Every hours, when he rings his bell, and the hourglass turns it launches the apostles forty second journey outside into the elements, before the windows close and the rooster crows and flaps its wings (generally to the sound of applause from the gathered throng down below).

Wednesday, 8 February 2017

Prague Landmarks #5 - The Hanging Man

I've mentioned in other posts in this blog that when you're in Prague, you really need to look all around you to be able to really appreciate the city, especially some of its quirkier features. And all around includes looking upwards in places where you'd least think about looking upwards!

One of these places is the intersection of Husova and Skořepka in Stare Mesto. As you approach the intersection it's easy to keep your eyes focused in front of you as a number of small backstreets converge, and there are a couple of interesting little shops and restaurants which can easily distract you. But if you pause for a moment and look skywards you'll see the somewhat disturbing sight of a man hanging from a beam above the street.

Man Hanging Out (Husova, Prague 1)

The 'Man Hanging Out' (to give it its the correct name) is another of David Cernvy's weird and whacky pieces - you may remember his name as the designer of the babies on the TV Tower. This one is a 7ft tall bronze coloured fibreglass sculpture depicting Sigmund Freud. It was created in 1996 and has been exhibited in London, Berlin, Rotterdam, Chicago, and Grand Rapids, Michigan.

The renowned psychoanalyst was born in Frieburg, now part of the Czech Republic, and suffered from a number of phobias, including the fear of his own death (who doesn't?!). This depiction has Freud hanging by his had and debating whether or not to let go - a constant struggle between life and death.

It is just a sculpture, but is often mistaken as a suicide attempt and has resulted in more than one call to the fire and police services!

Most people are too busy to even notice it's there!

Saturday, 4 February 2017

Prague Moments #2 - Náplavka

This morning marked the start of the Farmer's Market 2017 season on Náplavka. My Saturday morning in Prague followed a fairly consistent routine, starting with a 2 mile jog, then sorting out my laundry and doing a general tidy up of the Pent-Palace, before heading off to Náplavka along the embankment.

Náplavka and Smíchov from the railway bridge
There is always a buzz around the market and it's location is fantastic, right down by the river, in the shadow of Vyserhrad and the railway bridge across the Vltava. If you want the freshest vegetables and meat, this is the best place to go in my opinion, and stuff is generally much better value than you can get in the supermarkets. Don't expect to pay much lower prices, but the produce is of higher quality and tends to have a longer shelf life. Look out for the fish stall if you like seafood - I've never been disappointed with their wares. Best of all are the seasonal fruits and vegetables - especially around the middle of May, when the city goes mad for asparagus.

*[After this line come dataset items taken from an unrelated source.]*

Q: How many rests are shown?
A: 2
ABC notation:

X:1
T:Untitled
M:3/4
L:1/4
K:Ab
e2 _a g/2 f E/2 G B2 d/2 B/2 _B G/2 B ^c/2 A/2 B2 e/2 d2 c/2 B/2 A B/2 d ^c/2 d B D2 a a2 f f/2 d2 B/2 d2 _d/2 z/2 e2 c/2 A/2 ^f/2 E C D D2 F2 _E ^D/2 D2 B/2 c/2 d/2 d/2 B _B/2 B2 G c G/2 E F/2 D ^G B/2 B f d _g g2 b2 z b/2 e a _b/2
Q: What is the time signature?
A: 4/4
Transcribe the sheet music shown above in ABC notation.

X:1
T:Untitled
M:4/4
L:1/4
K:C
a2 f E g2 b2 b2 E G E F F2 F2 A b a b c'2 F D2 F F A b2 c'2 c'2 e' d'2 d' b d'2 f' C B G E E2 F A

The eggs from the market are bigger and browner than any you'll get in the supermarket and it's a great place to get herbs, specialist flavoured oils, cheeses and lovely sticky cakes.

It isn't just about produce to take home for the kitchen. There are plenty of stalls selling hot and cold snacks and drinks, and it doesn't feel at all strange having a beer at ten in the morning after a productive morning shopping.

Náplavka also hosts other events, including a beer festival, and even when there's nothing on, there are a number of riverside bars and barge bars where you can enjoy the summer sun, chill out and watch the world pass by. And it's equally a fine place for an evening stroll!


Quite often there are additional events, particularly food festivals, taking place on the opposite bank of the river at Smíchov. As you walk over the railway bridge you can feel the excitement as the sounds and smells of the food stalls start to crowd your senses.

Memorable moments last year were the chilli festival, the burger festival and the Cider festival. These are multi-cultural affairs, with stands from all over the world including places like Peru, Indonesia and various African nations...

...I'm starting to drool at the thought!